» **Required action**
Please continue the screw compressor modeling text from its last sentence.

» **Selected text**
------------------------------------------------

This paper presents the modelling approach used for calculation of the performance of an oil flooded screw
compressor. It requires a structured numerical mesh which can represent all moving parts of the compressor in a single
numerical domain. Such mesh is generated by SCORG
TM
using novel boundary distribution technique called casing-
to-rotor conformal boundary mapping. A test oil injected twin screw compressor with rotor configuration 4/5 and 127
mm main rotor diameter was measured in the compressor rig of the Centre for Compressor Technology at City
University London. Measurements of the chamber pressure history and integral parameters of the compressor such as
mass flow rate of gas and oil, indicated power and temperatures are used for the comparison with CFD results. The
analysis showed a close match in the prediction of the mass flow rates of gas. The indicated power obtained by CFD
predictions matched well with the measured shaft power. The model provided an exceptional visualization of the
interaction of gas and oil inside the compression chamber. The mixing of the phases, distribution of oil, heat transfer
between gas and oil and also effects on sealing due to high oil concentration in leakage gaps were well captured.

------------------------------------------------

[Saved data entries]

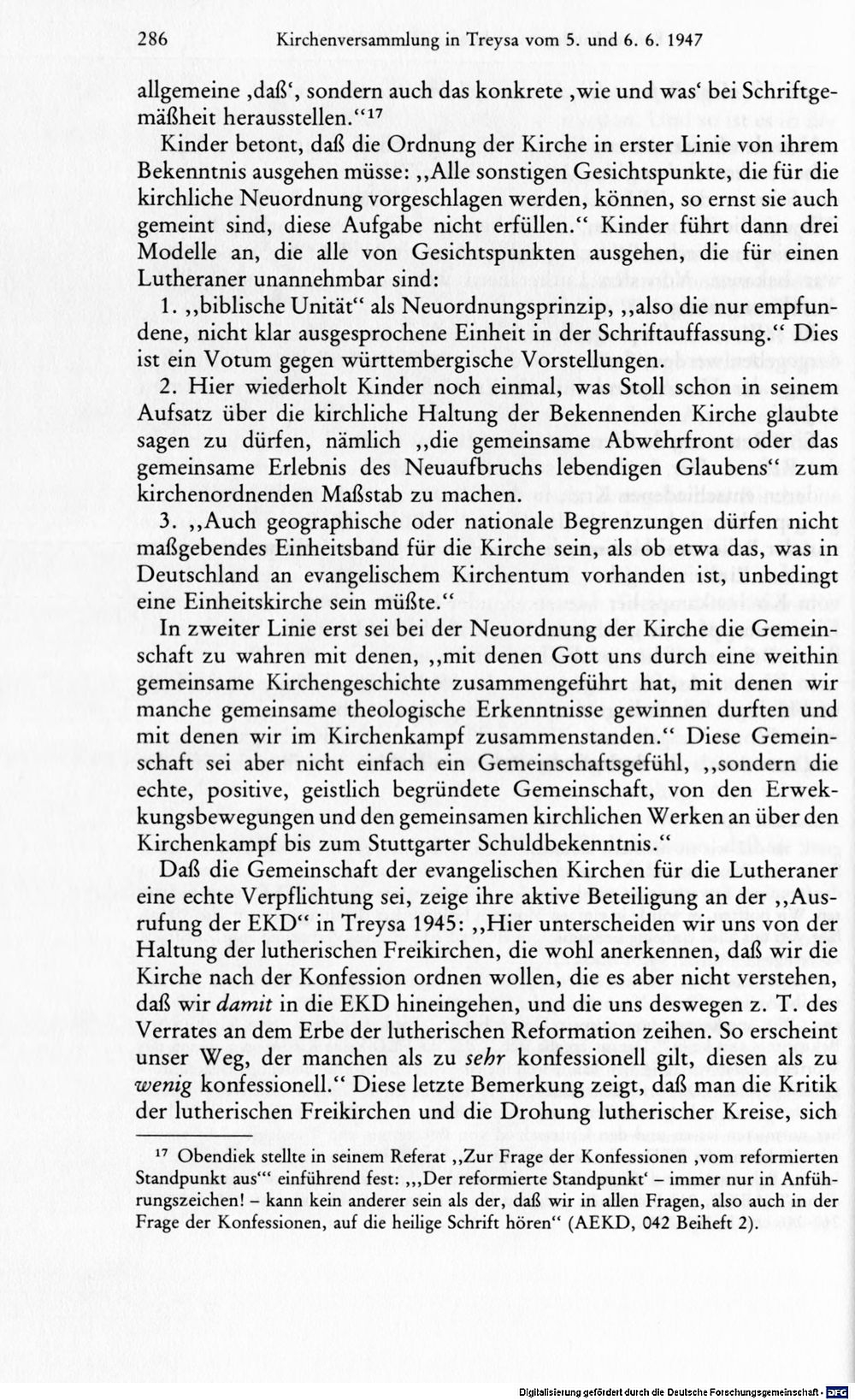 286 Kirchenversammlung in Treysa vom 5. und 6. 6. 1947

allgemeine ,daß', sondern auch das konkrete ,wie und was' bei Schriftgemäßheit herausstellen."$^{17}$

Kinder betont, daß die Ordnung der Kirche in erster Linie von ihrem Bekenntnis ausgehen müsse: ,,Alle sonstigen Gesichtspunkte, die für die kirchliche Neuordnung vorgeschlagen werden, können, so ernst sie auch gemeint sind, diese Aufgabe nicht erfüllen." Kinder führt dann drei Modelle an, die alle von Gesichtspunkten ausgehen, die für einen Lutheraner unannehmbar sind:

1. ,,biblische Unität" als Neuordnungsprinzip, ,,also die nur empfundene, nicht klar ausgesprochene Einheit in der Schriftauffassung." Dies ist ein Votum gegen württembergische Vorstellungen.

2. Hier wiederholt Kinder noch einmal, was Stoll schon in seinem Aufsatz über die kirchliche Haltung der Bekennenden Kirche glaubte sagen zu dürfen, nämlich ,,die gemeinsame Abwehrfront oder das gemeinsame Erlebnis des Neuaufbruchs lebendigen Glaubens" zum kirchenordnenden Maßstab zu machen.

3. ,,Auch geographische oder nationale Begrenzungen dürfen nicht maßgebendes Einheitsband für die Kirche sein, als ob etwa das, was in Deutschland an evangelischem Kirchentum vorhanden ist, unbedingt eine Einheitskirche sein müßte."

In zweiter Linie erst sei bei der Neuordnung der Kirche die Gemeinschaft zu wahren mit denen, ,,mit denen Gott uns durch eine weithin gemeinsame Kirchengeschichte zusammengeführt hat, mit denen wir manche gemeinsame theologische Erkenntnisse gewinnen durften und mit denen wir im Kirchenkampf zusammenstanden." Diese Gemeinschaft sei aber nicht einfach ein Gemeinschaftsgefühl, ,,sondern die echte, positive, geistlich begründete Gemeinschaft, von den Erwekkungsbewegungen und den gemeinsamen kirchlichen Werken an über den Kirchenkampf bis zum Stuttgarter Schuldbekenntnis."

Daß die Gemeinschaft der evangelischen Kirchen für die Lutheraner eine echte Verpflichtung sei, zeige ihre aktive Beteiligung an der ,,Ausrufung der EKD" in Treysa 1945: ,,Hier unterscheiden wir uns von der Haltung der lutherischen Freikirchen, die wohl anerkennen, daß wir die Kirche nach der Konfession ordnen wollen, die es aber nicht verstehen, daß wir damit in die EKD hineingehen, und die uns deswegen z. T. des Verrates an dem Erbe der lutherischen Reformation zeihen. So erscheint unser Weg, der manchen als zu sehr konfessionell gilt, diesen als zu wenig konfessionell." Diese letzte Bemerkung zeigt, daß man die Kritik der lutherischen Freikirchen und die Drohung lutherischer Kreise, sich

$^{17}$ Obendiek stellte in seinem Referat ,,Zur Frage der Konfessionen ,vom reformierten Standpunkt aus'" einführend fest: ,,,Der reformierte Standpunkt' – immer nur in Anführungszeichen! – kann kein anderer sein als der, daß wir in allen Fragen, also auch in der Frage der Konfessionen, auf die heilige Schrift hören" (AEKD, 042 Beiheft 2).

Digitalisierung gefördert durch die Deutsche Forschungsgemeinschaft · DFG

------------------------------------------------

» **Answer space**
1. INTRODUCTION
Oil is injected into the working chamber of twin screw compressors mainly for three reasons. The main reason is to
control the gas temperature during the compression. For high pressure ratios between the suction and the discharge
the temperature rise in the absence of internal cooling may be significant and can result in thermal deformation of the
rotors and the casing, eventually leading to seizure. Since early times, the adopted practice for twin screw compressors
and many other positive displacement compressors is to inject oil in the compression chamber for cooling. Secondly,
the injected oil reduces clearance gaps in the working chamber, thereby improving volumetric efficiency. Thirdly, the
injected oil lubricates rotors and bearings. The rule of thumb in screw compressor industry is that oil contribution by
mass to cooling, sealing and lubrication is in the proportion of 100:10:1 respectively. Although oil injection has several
benefits and is essential for functioning of the compressor, the presence of oil has negative effects. Being of high
viscosity, the shear of oil in clearances contributes to the additional mechanical losses. The bulk of the oil with density
several orders of magnitude higher than the compressed gas has a high momentum and consumes some of the input
power during injection and transport through the chambers. Deipenwisch and Kauder (1999) used a mathematical
model for predicting oil induced losses in twin screw compressors shown in Figure 1 as a representative of contribution
of the losses associated with oil injection in a typical screw compressor at a male rotor tip speed of 35 m/s. As such,
oil injection needs to be controlled so that optimum quantity of oil is used and maximum effectiveness is achieved.
90% of the oil is injected through the oil ports that are timed accurately with the compression cycle such that for the
given injection pressure and compressor internal pressure the desired quantity of oil mass moves into the compression
process.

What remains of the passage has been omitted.